Uses a sort-key array for O(1) positional access, with server-side field filtering via MongoDB projections — requesting specific keys (e.g. db.get(0, keys=["energy"])) only transfers those fields over the network.

In-Memory Backend

MemoryObjectBackend stores data in a plain Python list — no persistence, no dependencies. Useful for testing, ephemeral storage, and prototyping.

from asebytes import ObjectIO, ASEIO

db = ObjectIO("memory://")
db.extend([{"a": 1}, {"a": 2}])
assert len(db) == 2

# Works with all facades
db = ASEIO("memory://")
db.extend(atoms_list)

Key Convention

All data follows a flat namespace:

Prefix Content Examples
arrays.* Per-atom arrays arrays.positions, arrays.numbers, arrays.forces
calc.* Calculator results calc.energy, calc.stress
info.* Frame metadata info.smiles, info.label
(top-level) cell, pbc, constraints
from asebytes import atoms_to_dict, dict_to_atoms

d = atoms_to_dict(atoms)   # Atoms → flat dict
atoms = dict_to_atoms(d)   # flat dict → Atoms

Facade API Reference

All three tiers share the same method names. Async facades use await instead of direct calls.

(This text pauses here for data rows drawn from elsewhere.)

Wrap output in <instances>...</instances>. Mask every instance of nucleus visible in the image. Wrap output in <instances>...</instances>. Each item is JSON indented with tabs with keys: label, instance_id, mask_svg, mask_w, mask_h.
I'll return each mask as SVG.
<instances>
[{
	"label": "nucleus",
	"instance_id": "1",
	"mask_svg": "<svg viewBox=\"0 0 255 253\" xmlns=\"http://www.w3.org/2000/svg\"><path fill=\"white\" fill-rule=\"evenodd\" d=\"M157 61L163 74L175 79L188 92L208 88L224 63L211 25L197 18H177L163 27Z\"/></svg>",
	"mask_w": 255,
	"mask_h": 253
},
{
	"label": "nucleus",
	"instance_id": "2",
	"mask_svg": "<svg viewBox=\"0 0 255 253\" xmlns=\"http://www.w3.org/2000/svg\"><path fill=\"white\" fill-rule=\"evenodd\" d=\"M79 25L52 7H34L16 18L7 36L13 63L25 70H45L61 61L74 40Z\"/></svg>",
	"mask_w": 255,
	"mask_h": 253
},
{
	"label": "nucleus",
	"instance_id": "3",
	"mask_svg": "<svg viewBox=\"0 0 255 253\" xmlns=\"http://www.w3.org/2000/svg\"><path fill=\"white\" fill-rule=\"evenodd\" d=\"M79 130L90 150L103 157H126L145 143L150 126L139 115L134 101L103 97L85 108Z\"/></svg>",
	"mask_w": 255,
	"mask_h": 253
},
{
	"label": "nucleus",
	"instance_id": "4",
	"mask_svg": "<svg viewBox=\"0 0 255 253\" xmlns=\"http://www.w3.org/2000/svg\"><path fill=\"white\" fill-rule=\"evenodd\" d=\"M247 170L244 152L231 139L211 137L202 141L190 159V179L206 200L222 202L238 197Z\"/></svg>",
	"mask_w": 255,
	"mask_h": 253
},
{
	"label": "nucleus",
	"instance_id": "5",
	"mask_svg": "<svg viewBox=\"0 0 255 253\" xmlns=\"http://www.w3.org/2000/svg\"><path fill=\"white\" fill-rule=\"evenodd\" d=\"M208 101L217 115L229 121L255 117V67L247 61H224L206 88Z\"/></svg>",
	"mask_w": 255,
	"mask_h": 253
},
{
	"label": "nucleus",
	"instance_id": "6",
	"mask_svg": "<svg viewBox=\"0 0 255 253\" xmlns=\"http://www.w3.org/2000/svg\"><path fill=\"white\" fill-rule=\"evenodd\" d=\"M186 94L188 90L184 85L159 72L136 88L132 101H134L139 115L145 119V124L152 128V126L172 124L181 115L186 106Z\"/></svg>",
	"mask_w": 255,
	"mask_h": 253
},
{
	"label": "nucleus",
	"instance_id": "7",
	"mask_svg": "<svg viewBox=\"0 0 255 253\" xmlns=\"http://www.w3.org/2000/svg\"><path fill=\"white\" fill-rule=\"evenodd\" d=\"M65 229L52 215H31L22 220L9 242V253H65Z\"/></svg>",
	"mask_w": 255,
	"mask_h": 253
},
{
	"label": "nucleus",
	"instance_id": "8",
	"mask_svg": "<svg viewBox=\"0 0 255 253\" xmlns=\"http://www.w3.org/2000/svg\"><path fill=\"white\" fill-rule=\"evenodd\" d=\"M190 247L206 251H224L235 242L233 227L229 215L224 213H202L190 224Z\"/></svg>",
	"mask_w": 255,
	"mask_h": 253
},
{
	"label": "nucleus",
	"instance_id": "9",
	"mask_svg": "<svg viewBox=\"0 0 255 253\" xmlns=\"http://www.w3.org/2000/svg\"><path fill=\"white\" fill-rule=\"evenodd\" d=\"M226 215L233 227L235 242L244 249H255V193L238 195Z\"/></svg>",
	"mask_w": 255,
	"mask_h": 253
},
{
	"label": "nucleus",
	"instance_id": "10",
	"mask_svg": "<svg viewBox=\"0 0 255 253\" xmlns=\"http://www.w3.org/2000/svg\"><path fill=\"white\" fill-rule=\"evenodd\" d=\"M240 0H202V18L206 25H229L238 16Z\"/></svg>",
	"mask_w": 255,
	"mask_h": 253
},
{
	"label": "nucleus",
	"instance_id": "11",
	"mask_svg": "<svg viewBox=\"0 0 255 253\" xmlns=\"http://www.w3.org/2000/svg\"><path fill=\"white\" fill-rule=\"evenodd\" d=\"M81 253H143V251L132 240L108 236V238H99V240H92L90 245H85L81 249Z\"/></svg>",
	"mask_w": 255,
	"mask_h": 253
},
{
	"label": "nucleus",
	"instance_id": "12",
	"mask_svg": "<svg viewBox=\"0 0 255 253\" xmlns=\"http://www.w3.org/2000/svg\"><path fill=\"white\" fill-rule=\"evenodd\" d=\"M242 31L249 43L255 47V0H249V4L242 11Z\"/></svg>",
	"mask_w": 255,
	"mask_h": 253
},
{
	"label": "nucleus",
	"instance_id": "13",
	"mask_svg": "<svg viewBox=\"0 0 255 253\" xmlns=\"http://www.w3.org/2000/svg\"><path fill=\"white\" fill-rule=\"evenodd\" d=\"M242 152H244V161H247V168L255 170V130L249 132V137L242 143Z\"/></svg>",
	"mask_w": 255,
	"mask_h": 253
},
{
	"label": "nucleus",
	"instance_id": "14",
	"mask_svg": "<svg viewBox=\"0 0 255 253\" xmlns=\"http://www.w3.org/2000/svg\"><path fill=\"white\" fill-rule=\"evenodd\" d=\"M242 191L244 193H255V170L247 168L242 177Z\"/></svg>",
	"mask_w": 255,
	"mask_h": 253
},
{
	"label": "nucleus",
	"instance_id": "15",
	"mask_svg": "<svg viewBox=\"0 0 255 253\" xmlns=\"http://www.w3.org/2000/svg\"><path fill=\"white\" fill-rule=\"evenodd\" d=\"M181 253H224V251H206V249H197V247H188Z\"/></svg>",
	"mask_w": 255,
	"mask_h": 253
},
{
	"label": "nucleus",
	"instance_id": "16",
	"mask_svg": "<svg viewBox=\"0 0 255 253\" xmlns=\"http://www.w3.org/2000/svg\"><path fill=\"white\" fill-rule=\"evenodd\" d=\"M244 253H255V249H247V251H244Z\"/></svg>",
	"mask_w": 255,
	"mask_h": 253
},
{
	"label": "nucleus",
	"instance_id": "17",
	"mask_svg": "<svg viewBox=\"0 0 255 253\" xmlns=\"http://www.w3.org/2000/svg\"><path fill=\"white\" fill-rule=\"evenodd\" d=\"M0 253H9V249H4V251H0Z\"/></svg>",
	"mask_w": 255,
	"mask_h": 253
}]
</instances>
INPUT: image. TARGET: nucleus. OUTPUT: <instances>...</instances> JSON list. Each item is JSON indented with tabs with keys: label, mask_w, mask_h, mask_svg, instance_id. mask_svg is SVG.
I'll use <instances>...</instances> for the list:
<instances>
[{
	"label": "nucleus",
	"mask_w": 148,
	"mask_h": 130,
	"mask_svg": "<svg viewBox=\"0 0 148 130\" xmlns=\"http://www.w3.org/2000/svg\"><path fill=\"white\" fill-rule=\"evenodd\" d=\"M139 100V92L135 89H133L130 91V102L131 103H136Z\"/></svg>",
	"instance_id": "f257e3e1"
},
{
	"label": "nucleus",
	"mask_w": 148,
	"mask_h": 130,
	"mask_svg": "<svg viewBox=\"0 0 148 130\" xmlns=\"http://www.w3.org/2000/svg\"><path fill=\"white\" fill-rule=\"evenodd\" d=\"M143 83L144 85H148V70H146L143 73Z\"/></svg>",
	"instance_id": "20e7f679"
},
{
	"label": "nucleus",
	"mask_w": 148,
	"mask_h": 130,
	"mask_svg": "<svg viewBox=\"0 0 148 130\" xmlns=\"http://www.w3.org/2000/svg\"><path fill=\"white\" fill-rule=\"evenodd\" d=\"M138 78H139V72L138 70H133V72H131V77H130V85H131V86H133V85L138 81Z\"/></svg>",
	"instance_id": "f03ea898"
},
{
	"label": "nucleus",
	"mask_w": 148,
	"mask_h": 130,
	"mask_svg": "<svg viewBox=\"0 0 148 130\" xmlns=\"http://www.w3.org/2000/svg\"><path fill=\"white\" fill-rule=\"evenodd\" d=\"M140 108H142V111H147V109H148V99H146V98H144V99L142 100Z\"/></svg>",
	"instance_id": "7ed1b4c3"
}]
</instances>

Method BlobIO / ObjectIO / ASEIO AsyncBlobIO / AsyncObjectIO / AsyncASEIO
Read one row db[i] await db[i]
Read with key filter db.get(i, keys=[...]) await db.get(i, keys=[...])
List keys at index db.keys(i) await db.keys(i)
Append rows n = db.extend([...]) n = await db.extend([...])
Insert at position db.insert(i, row) await db.insert(i, row)
Overwrite row db[i] = row await db[i].set(row)
Partial update db.update(i, {...}) await db.update(i, {...})
Delete row del db[i] await db[i].delete()
Drop columns db.drop(keys=[...]) await db.drop(keys=[...])
Pre-allocate slots db.reserve(n) await db.reserve(n)
Clear all rows db.clear() await db.clear()
Remove container db.remove() await db.remove()
Length len(db) await db.len()
Iterate for row in db: async for row in db:
Context manager with db: async with db:

ASEIO / AsyncASEIO additionally support keyword-style updates:

db.update(i, info={"tag": "done"}, calc={"energy": -10.5})

Backend Adapters

Adapters convert between blob-level (dict[bytes, bytes]) and object-level (dict[str, Any]) backends:

Adapter Wraps Exposes
BlobToObjectReadAdapter ReadBackend[bytes, bytes] ReadBackend[str, Any]
BlobToObjectReadWriteAdapter ReadWriteBackend[bytes, bytes] ReadWriteBackend[str, Any]
ObjectToBlobReadAdapter ReadBackend[str, Any] ReadBackend[bytes, bytes]
ObjectToBlobReadWriteAdapter ReadWriteBackend[str, Any] ReadWriteBackend[bytes, bytes]

Async variants (AsyncBlobToObjectReadAdapter, etc.) mirror the same pattern for async backends.

from asebytes import BlobToObjectReadWriteAdapter, ObjectIO
from asebytes import LMDBBlobBackend

# Use a blob backend through the ObjectIO facade
blob_backend = LMDBBlobBackend("data.lmdb")
object_backend = BlobToObjectReadWriteAdapter(blob_backend)
db = ObjectIO(object_backend)

The registry uses these adapters automatically — e.g., BlobIO("data.lmdb") wraps the object backend as a blob backend via ObjectToBlobReadWriteAdapter when no native blob backend is registered.

Custom Backends

Implement ReadBackend[K, V] for read-only access or ReadWriteBackend[K, V] for full read-write:

from asebytes import ReadBackend

class MyBackend(ReadBackend[str, object]):
    def __len__(self) -> int: ...
    def get(self, index: int, keys: list[str] | None = None) -> dict[str, object] | None: ...

db = ObjectIO(MyBackend())

For async backends, subclass AsyncReadBackend[K, V] / AsyncReadWriteBackend[K, V], or wrap an existing sync backend:

from asebytes import SyncToAsyncAdapter, AsyncObjectIO

async_backend = SyncToAsyncAdapter(MyBackend())
db = AsyncObjectIO(async_backend)

Benchmarks

1000 frames each on two datasets — ethanol conformers (small molecules, fixed size) and LeMat-Traj (periodic structures, variable atom counts). All frames include energy, forces, and stress. Compared against aselmdb, znh5md, extxyz, and SQLite. Log scale — lower is better.

# LeMat-Traj benchmark data
lemat = list(ASEIO("optimade://LeMaterial/LeMat-Traj", split="train", name="compatible_pbe")[:1000])

Note: HDF5 performance is heavily influenced by compression and chunking settings. Both asebytes H5MD and znh5md use gzip compression by default, which reduces file size at the cost of read/write speed. The Zarr backend uses Blosc/LZ4 compression, which achieves compact file sizes with faster decompression than gzip.